═════ Text ═════

It's almost like the one question is about the character of God, sort of what he's like. Is he easygoing? About holiness?


It's almost like a holiness question. Is he laissez faire about how we act? But the love of God in itself is just his attitude towards us, which is, I think, fearsome, you know?


It's both holy and gentle. That's the key I was trying to say, that if you're going to contend for the faith, the core position of stability is that I am safe in the love of God.


And in that love, I can relax into peering deeper into who he is, and that's a holy God, that's a holy father who disciplines his kids. And that's the point of holding on to contending for the faith.


I think it is a nice, simple summary, this idea of you were called, it was the initiative of God, and it's sort of macro, it's bigger than some other version of what is true in your life.


God is there, He's done everything through Jesus to make a way for you to come and He's invited you, and you've responded with faith and repentance, and you're in the love of God, demonstrated in the cross, and you're kept, and out of that safe


place, you can contend for that said gospel against an aberrant version of it that's crept into the church. But I think just this idea that the love of God is fierce, is helpful.

═════

_Your tasks_
[1] Rewrite the paragraph of the talk about God's love that begins "It's both holy and gentle" as a shorter version that keeps its main points.
[2] Write the next few sentences of the talk about God's love, picking up after its final sentence.

═════ Dataset ═════

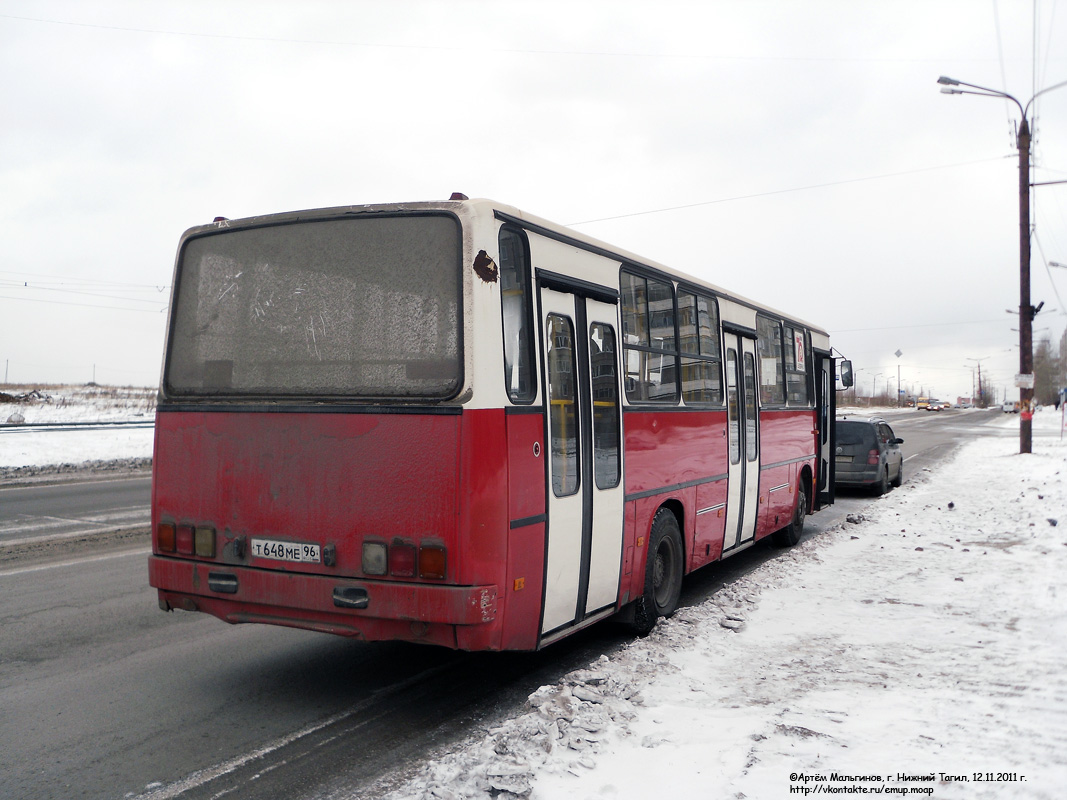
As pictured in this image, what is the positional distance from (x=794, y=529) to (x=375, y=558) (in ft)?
27.0

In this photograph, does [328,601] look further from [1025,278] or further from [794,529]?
[1025,278]

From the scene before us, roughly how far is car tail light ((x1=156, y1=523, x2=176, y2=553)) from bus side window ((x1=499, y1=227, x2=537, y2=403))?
2369 millimetres

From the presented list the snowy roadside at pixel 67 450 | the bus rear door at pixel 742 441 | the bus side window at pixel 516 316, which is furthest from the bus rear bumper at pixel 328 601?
the snowy roadside at pixel 67 450

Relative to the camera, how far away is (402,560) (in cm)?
448

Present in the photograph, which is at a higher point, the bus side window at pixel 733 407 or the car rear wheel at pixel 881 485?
the bus side window at pixel 733 407

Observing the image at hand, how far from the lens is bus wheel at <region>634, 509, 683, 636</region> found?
21.2ft

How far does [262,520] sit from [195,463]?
25.5 inches

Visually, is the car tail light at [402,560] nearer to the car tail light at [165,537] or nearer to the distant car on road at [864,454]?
the car tail light at [165,537]

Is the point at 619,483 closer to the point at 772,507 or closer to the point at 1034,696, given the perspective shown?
the point at 1034,696

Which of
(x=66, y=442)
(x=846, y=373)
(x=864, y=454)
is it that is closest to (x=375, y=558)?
(x=846, y=373)

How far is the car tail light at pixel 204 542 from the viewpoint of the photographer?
5.04 meters

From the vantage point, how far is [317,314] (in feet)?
16.0

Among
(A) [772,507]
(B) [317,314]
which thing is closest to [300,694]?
(B) [317,314]

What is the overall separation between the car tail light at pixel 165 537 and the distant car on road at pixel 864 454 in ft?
48.4
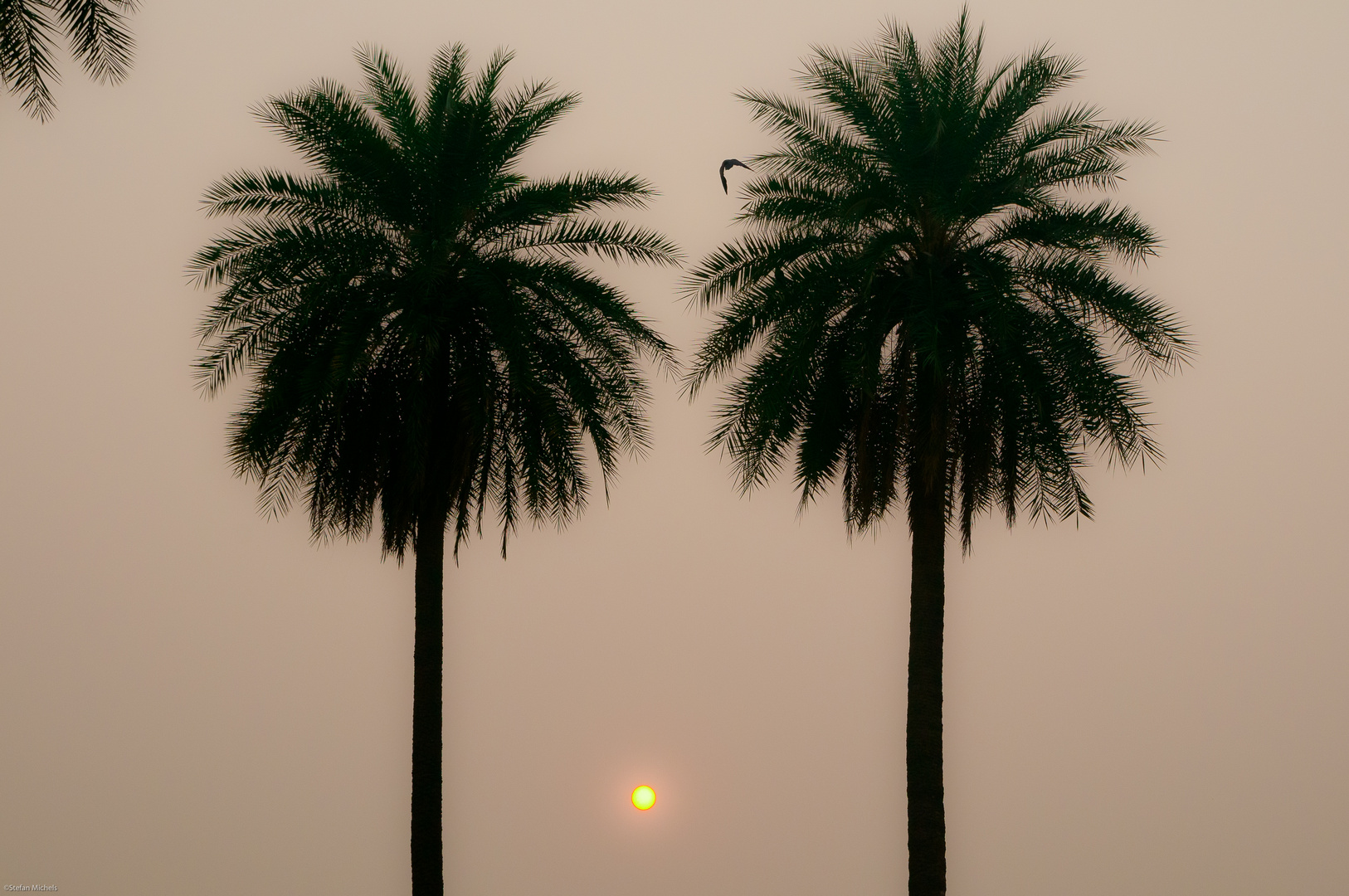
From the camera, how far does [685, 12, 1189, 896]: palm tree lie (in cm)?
1559

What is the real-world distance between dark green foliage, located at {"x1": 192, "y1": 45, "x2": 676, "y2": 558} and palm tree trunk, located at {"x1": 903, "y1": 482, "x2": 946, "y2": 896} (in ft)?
14.9

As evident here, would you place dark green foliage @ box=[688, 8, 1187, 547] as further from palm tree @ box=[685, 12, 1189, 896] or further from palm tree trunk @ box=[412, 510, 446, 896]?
palm tree trunk @ box=[412, 510, 446, 896]

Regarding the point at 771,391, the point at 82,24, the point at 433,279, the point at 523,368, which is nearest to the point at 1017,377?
the point at 771,391

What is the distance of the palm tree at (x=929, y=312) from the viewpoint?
1559 centimetres

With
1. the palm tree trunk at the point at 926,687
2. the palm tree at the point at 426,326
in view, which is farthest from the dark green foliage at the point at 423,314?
the palm tree trunk at the point at 926,687

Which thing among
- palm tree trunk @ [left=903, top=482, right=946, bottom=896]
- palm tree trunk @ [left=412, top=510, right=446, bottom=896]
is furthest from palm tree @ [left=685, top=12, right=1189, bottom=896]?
palm tree trunk @ [left=412, top=510, right=446, bottom=896]

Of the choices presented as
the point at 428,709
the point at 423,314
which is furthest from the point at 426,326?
the point at 428,709

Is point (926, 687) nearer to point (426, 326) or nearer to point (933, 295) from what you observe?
point (933, 295)

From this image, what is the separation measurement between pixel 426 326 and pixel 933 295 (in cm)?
713

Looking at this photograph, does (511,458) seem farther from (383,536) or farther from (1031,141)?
(1031,141)

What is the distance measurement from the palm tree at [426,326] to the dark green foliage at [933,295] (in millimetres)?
1980

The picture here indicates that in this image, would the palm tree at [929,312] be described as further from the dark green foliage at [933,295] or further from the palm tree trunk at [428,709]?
the palm tree trunk at [428,709]

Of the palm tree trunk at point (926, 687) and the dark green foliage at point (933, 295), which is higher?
the dark green foliage at point (933, 295)

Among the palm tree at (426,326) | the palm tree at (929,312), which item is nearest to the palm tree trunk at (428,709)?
the palm tree at (426,326)
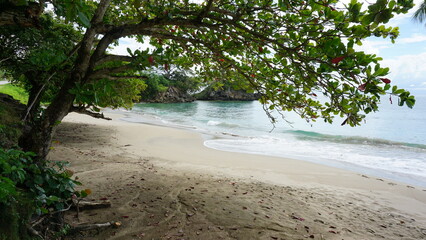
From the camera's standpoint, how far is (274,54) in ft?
11.3

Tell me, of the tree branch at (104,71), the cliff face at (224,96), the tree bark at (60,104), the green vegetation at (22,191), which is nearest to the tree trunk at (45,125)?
the tree bark at (60,104)

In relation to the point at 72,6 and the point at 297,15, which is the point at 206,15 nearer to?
the point at 297,15

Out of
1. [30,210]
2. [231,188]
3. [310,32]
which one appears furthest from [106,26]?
[231,188]

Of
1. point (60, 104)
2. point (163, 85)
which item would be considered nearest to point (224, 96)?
point (163, 85)

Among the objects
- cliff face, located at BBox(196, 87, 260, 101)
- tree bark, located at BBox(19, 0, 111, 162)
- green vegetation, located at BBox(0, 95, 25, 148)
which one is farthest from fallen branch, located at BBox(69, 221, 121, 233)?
cliff face, located at BBox(196, 87, 260, 101)

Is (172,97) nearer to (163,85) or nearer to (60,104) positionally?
(163,85)

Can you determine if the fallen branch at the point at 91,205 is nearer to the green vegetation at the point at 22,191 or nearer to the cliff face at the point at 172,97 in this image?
the green vegetation at the point at 22,191

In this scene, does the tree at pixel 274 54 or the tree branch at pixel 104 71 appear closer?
the tree at pixel 274 54

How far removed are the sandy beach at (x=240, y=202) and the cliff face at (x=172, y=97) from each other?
5033 centimetres

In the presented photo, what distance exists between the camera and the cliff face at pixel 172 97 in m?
59.2

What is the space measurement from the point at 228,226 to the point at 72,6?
3563mm

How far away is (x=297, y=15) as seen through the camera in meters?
3.09

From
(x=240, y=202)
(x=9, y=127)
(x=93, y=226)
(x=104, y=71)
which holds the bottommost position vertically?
(x=240, y=202)

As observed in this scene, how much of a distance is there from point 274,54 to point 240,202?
3.01 meters
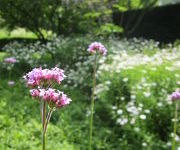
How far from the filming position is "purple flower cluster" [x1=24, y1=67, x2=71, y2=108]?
1362 mm

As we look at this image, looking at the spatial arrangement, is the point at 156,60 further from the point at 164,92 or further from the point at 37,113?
the point at 37,113

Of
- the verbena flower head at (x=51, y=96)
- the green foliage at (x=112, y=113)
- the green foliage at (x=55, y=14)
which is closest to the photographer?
the verbena flower head at (x=51, y=96)

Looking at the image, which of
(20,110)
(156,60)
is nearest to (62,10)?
(156,60)

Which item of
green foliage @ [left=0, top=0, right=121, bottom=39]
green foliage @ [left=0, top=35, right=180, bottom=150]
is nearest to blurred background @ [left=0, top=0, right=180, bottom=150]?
green foliage @ [left=0, top=35, right=180, bottom=150]

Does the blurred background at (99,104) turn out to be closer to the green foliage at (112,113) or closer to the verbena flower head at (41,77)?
the green foliage at (112,113)

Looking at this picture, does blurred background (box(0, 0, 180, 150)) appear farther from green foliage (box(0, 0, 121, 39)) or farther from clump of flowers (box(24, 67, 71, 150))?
clump of flowers (box(24, 67, 71, 150))

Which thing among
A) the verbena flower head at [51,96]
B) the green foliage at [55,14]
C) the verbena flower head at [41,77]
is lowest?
the verbena flower head at [51,96]

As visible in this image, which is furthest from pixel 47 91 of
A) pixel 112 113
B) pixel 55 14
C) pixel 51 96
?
pixel 55 14

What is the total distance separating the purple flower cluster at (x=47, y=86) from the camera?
53.6 inches

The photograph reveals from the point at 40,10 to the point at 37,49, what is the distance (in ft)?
6.17

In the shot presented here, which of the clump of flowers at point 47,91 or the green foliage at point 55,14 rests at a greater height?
the green foliage at point 55,14

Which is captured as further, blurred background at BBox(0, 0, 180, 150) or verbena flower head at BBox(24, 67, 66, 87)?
blurred background at BBox(0, 0, 180, 150)

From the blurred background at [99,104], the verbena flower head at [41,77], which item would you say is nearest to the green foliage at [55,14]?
the blurred background at [99,104]

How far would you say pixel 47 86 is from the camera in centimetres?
145
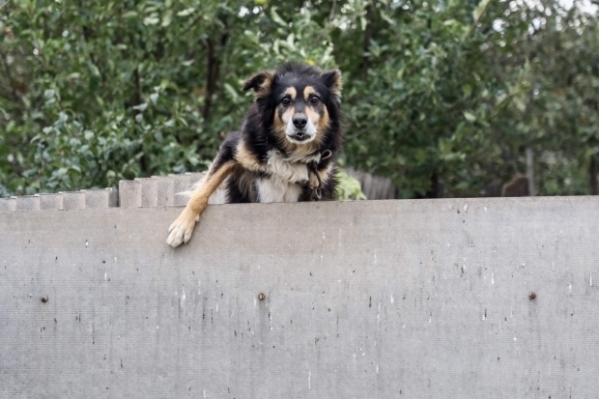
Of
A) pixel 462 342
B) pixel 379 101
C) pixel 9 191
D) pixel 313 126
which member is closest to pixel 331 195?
pixel 313 126

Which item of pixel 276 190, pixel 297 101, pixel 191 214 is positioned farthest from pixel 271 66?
pixel 191 214

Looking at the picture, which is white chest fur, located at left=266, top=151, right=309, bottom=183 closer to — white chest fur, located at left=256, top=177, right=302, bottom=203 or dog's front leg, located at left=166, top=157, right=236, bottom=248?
white chest fur, located at left=256, top=177, right=302, bottom=203

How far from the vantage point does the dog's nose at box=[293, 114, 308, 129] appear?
13.7 ft

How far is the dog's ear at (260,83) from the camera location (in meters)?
4.44

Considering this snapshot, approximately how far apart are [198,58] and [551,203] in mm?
5131

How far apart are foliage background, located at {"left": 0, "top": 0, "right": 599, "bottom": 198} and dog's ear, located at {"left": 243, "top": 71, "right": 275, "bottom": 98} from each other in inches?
65.3

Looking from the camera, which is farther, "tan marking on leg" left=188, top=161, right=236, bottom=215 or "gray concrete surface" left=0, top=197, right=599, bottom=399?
"tan marking on leg" left=188, top=161, right=236, bottom=215

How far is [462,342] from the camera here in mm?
3504

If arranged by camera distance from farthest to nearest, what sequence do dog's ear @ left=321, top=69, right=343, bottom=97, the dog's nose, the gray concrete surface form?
dog's ear @ left=321, top=69, right=343, bottom=97, the dog's nose, the gray concrete surface

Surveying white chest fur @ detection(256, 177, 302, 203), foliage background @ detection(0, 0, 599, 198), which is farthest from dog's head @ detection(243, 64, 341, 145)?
foliage background @ detection(0, 0, 599, 198)

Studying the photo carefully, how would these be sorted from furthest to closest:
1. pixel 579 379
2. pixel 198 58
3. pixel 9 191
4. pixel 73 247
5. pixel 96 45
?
pixel 198 58 → pixel 96 45 → pixel 9 191 → pixel 73 247 → pixel 579 379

═════

_Answers to the exercises_
[1] God's love is both holy and gentle. This is the key point: for anyone contending for the faith, the core position of stability is being safe in the love of God.

[2]
Perhaps the idea of a jealous love also works, because that's used to describe it as well, that God is, He's jealous for us. He wants us, but He wants us for His own purposes.


And I think that it is, in Jude in particular, it is important to recognize the power of the love of God in contrast to the power of the false teaching and the demonic stuff that's behind it.


So when you look at that whole many verses that talk about disobedience and punishment and giving oneself over to the perversion of the world, gives the idea of a power, there's a power drawing us.


And I think that's what I was trying to say, it's trying to come under a different power.


And recognizing if you're being led astray by the desires that wage war against our soul, which is the sort of James stuff, Peter says that, but I started off by talking about a Trojan horse, and I think that's the key image that's helpful for Jude.


The Greeks came into the fortified city of the Trojans, and they caused chaos from within. And that's the danger that Jude is saying, we've been infiltrated.

14:50
How we tell the differences between doubters and deniers?


Jumping off that, it's about how do we tell the difference between people who are misguided, who have gone astray in our lives or in the church, and need to be responded with sort of patience and correction, versus people who are in a Trojan horse,


wolves in sheep's clothing. How do we sort of distinguish between those?


Yeah, it says there in verse 22, be merciful to those who doubt. It's a human thing. I mean, a key part of faith is doubt.


Faith is not the opposite of doubt. And so, we all, at many times, have questions that we're working through. And this idea that the love of God keeps us is a great encouragement.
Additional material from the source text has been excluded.